MOVIE
BIASES: Hmm. Jayson Blair’s inspiration…
MAJOR PLAYERS: Hayden Christensen (Star Wars: Attack of the
Clones), Peter Sarsgaard (Boys Don’t Cry), and writer/director
Billy Ray (screenplay, Hart’s War).
Ever
want to be a journalist? Yeah, neither did I. For career day
in fifth grade, instead of tailing the author-mother of a
fellow student, I was sent on a tour of the Seattle Times
– and I was PISSED. But after seeing “Shattered
Glass,” a take on the 1998 real-life downfall of New
Republic journalist/fabulist Stephen Glass, I truly have respect
for the rigors of the fact-telling profession. With journalism
as the backdrop for a good old-fashioned treatise on honesty,
integrity, professionalism, and the art of charm via pathological
lying, the truth behind “Glass” is anything but
shattered – it is startlingly crystal clear.
Youngest associate editor at the New Republic, one of the
snootiest political magazines in the country, 24 year-old
Stephen Glass (Christensen) is a white hot up-and-coming star.
What makes him burn brightest is his insatiable knack for
finding the outrageous story and telling it in a way that’s
even more entertaining. As the self-effacing, eager-to-please
Glass slides through life on sheer ambitious talent couched
in innocuous charm, his favorite superior (Hank Azaria) is
replaced by a colleague as editor, Chuck Lane (Sarsgaard).
Whereas Glass was once able to glibly cover up his mistakes
with an earnest “Are you mad at me?” his very
journalistic professionalism comes into question as the straight
arrow Lane slowly builds to a conclusion that could cost Stephen
his career and the vaunted reputation of the New Republic.
Even if you didn’t know the widely publicized facts
behind the Stephen Glass infamy (he fabricated parts of 27
of his 41 pieces for the magazine), watching “Shattered
Glass” is like watching a train wreck in “Matrix”

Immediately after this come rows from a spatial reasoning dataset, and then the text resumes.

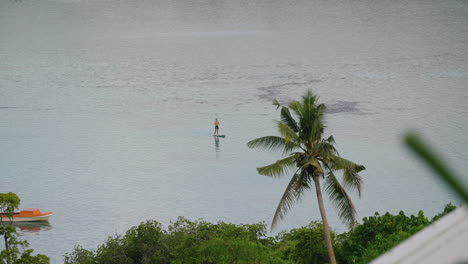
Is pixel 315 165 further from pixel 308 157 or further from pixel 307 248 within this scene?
pixel 307 248

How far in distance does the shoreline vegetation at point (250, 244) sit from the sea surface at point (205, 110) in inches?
276

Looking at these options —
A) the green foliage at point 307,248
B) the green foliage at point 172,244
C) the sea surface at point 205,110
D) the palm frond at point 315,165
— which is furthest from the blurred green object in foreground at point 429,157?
the sea surface at point 205,110

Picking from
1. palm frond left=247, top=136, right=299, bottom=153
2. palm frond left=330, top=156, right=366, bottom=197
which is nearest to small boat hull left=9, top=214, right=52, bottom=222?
palm frond left=247, top=136, right=299, bottom=153

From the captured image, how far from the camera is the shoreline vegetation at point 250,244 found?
21.2 meters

bullet time. The script, written by longtime scribe but first
time director Billy Ray, has a wildly effective framing device
of Glass talking to what appears to be a journalism class
at his old high school on – what else – journalistic
ethics as he flashbacks into his infamous spring of 1998 at
the New Republic. As with everything associated with Glass,
the ending proves this to be the greatest fiction of all.
Ray wisely employs a fairly straightforward directing style,
allowing the facts (and the fictions) to speak for themselves
with one of Glass’ stories getting picked to pieces
by Forbes journalists (a nice dash of Rosario Dawson and Steve
Zahn) to a Mychael Danna minimalist piano score.
And it is so eminently watchable. At its core is Hayden Christensen,
in a role so revelatory, it
completely erases his wooden dialogue in “Attack of
the Clones” from your memory. Combining an endearing,
constant sense of self-apology, a seductive, elephantlike
attention to detail (he alphabetizes his beers for crying
out loud), and pure conviction in the truth of his lies, Christensen’s
Glass is the definition of pathological. He simply cannot
help himself from trying to make everyone around him like
him and be entertained, to the point his only defining characteristic
is the belief in his lies (Is he in law school? Is he gay?
Is he a Canadian actor playing an American???). When watching
him mentor other reporters through their pieces and on journalistic
ethics, it’s not just watching the blind lead the blind;
it’s like watching the world’s best magician crying
to be found out on the world’s biggest stage. Sarsgaard’s
Lane is the perfectly not-too-righteous foil for Glass, wanting
desperately to believe the star reporter in order to stave
off an office insurrection, but not nearly enough to betray
his own journalistic ethics (“I want you to tell me
the truth. Can you do that, Stephen?”). If journalism
truly is the “art of capturing human behavior”
as Glass claims it to be, then watching Lane read off a list
of tainted pieces to a vaguely distant Glass is the equivalent
of a journalistic firing squad.
As a writer, this movie left me aghast. As a perennial seeker
of truth, this movie left me breathtaken. You don’t
feel sorry for him, you don’t hate him. You just wonder
in amazement at how far some people (with powder blue collared
shirts and thin, dorky glasses) can coast through life expecting
“sorry” and “It’s probably nothing”
to cure all and satisfy their inner-Libras (we’re pleasers,
I’m told). When I first heard about Jayson Blair, besides
being horrified for the way it made the race look, I was shocked
that so many smart people could have been made to look so
stupid. Now, I know how. Didn’t Stephen Glass get his
own tour of the Seattle Times in fifth grade?!?